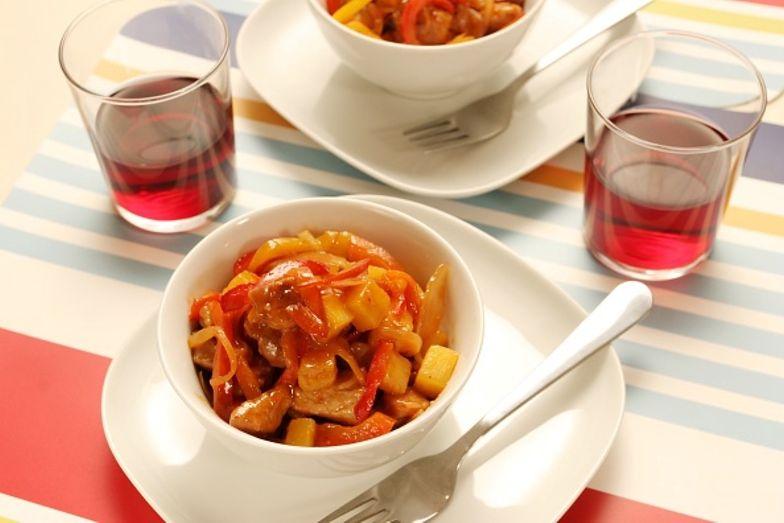 Błyskawiczny przepis na przysmak, który podkreśli smak makaronu i ryżu
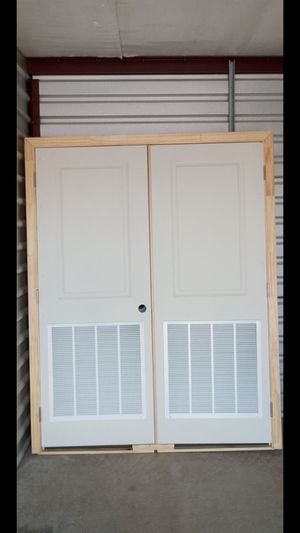 Puertas dobles 30 /80 $60 cada una for Sale in Grand Prairie, TX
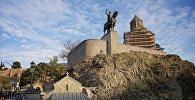 Исторический центр Тбилиси - памятник Вахтангу Горгасали и Метехская церковь
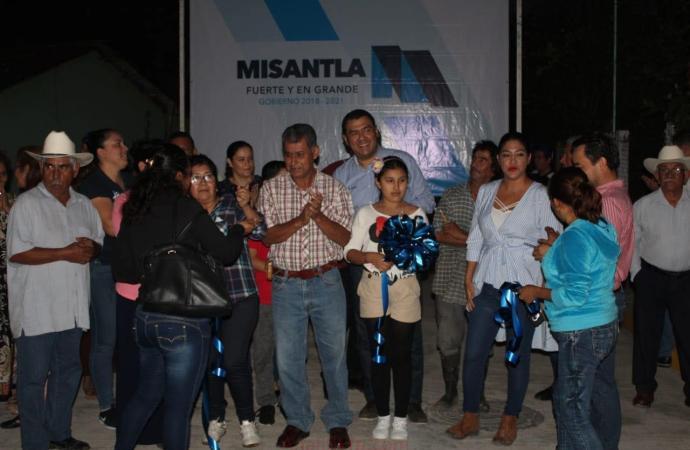 Santa Clara cuenta con primera calle pavimentada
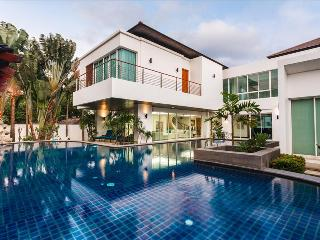 Private pool & 5 bedrooms Luxury villa in Kamala!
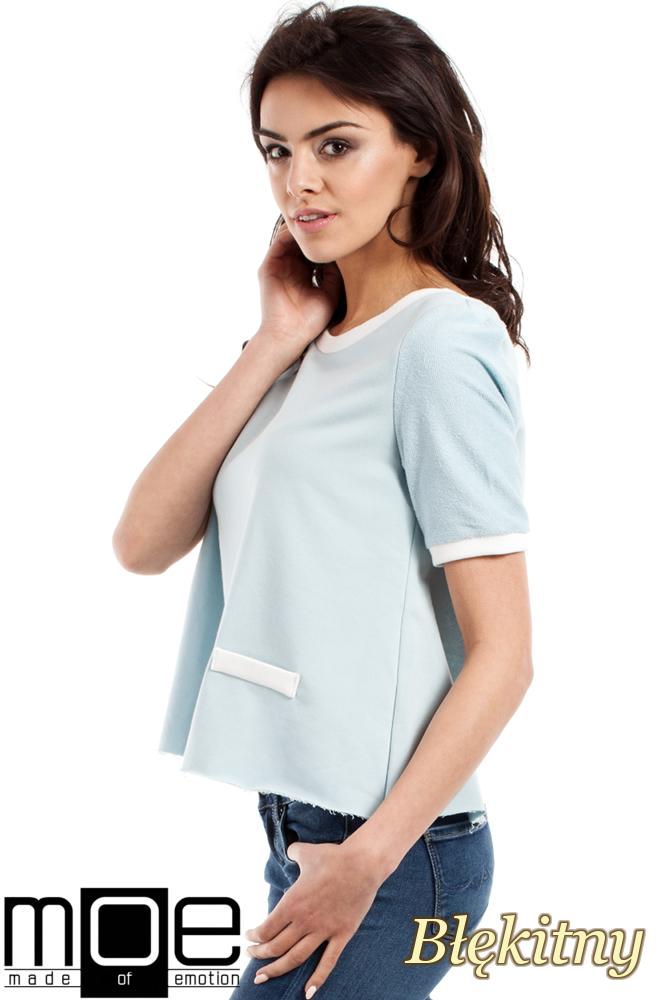 CM1557 Modna bluzka damska z zakładką na plecach - błękitna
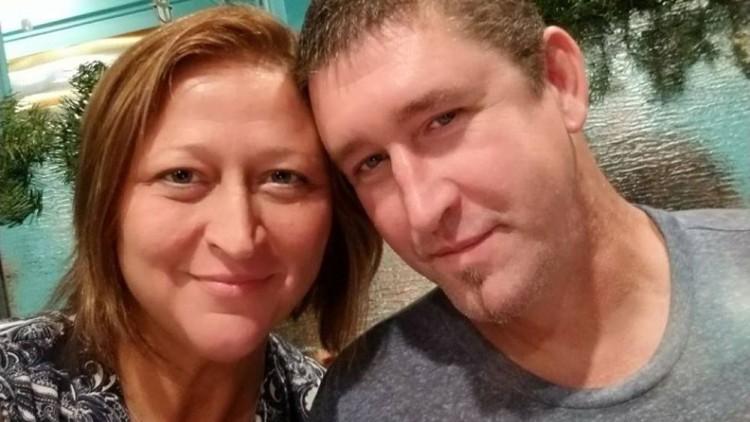 Dos niñas matan al novio de su madre cuando intentaba estrangularla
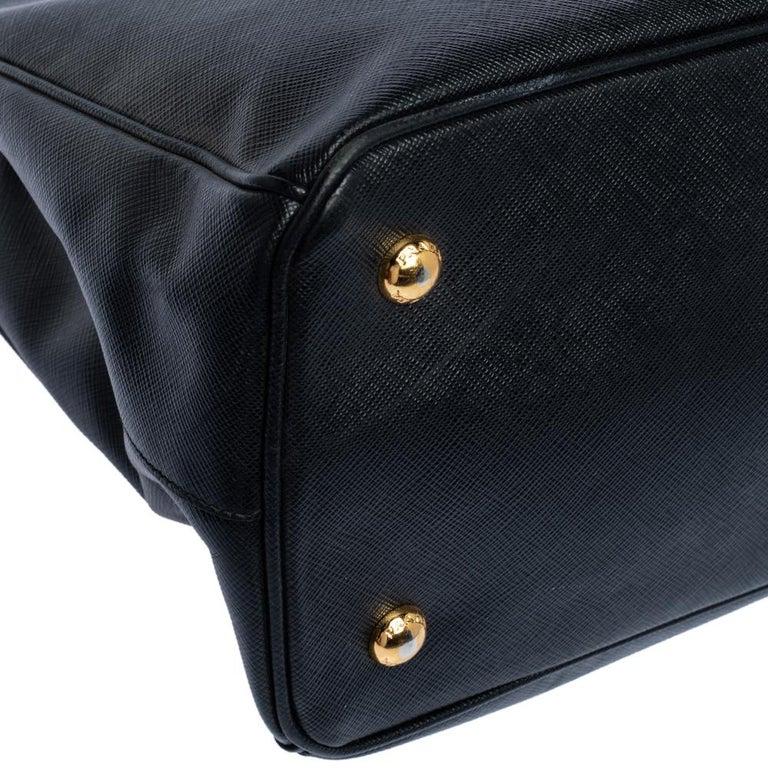 Prada Black Saffiano Lux Leather Medium Tote For Sale 5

About this exercise: Starting with the line that holds "Santa Clara cuenta", return each line exactly through the final line of the entries above; pictures are not part of the output.

Response area:
 Santa Clara cuenta con primera calle pavimentada
 Private pool & 5 bedrooms Luxury villa in Kamala!
 CM1557 Modna bluzka damska z zakładką na plecach - błękitna
 Dos niñas matan al novio de su madre cuando intentaba estrangularla
 Prada Black Saffiano Lux Leather Medium Tote For Sale 5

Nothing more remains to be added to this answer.